Early to mid-stage startups on the continent have attracted at least US$1billion in venture capital funding within the first seven weeks of the year, data from African-focused start-up deal database, The Big Deal Africa, have shown.
According to the numbers, this is a consistent improvement over the last three years as it took the continent’s startup ecosystem 46 weeks – until mid-November – to collectively raise US$1billion in 2019. This compares to the 36 and 21 weeks needed to attain the feat in 2020 and 2021 respectively.
Unsurprisingly, however, the Big Four – Nigeria, South Africa, Kenya, and Egypt – accounted for approximately 80 percent of these deals recorded in 2021, with Ghana coming in at a distant fifth.
Fuelled primarily by investors in regions with access to cheap capital, the pace of growth has led some analysts to suggest that there is an imminent slowdown in the level of venture capital coming into the continent, as rising global inflation causes investors to dial back on their risk appetite.
But speaking in an interview with the B&FT, Dean of the University of Cape Coast (UCC) Business School, Professor John Gatsi, disagreed with the assertion; arguing that the entire value of funding to African startups – which hit US$4.65billion in disclosed funding rounds in 2021, according to research and intelligence firm Briter Bridges – remains minute compared to the global figures.
“While we celebrate these figures, what we have had coming into Africa by way of direct foreign investment in startups through venture capital can best be seen as a drop of water in the global ocean of venture capital funding,” he stressed.
His view is consistent with figures which show that, globally, startups attracted a minimum of US$100billion in every quarter of 2021, with the third quarter setting a record at US$160billion in funding.
Touching on Ghana’s comparatively low fraction of the funding pot, Prof. Gatsi called for startups to begin exploring areas beyond fintech and healthtech solutions.
He noted these areas are becoming saturated, with players from other countries having a head-start – adding that areas such as agritech, biotech and legal, which he described as ‘virgin territories’, must be developed as they will not only provide solutions to local problems and offer Ghanaian startups a competitive advantage, but also prove viable investment opportunities for risky capital.
“Investors are always looking for where to put their money; and make no mistake, there is enough money to go around.

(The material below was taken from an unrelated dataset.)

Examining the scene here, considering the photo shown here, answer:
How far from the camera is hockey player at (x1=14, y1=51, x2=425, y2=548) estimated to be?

But we must have propositions they consider value for their money, especially when they are investing at the early stage of a business that is yet to establish a track record of profitability,” he added.
The economist further stated that in addition to the state improving legal and regulatory frameworks in the country, which will in turn bolster investor confidence, business owners must be able to demonstrate viable exit strategies for investors.
This, he said, would best be done by a deepening the local capital market, especially the stock exchange.
“Investors must see a tangible exit strategy, if and when they want to. We cannot speak too much about how a well-developed capital market, especially through the Ghana Stock Exchange, would help in this regard.”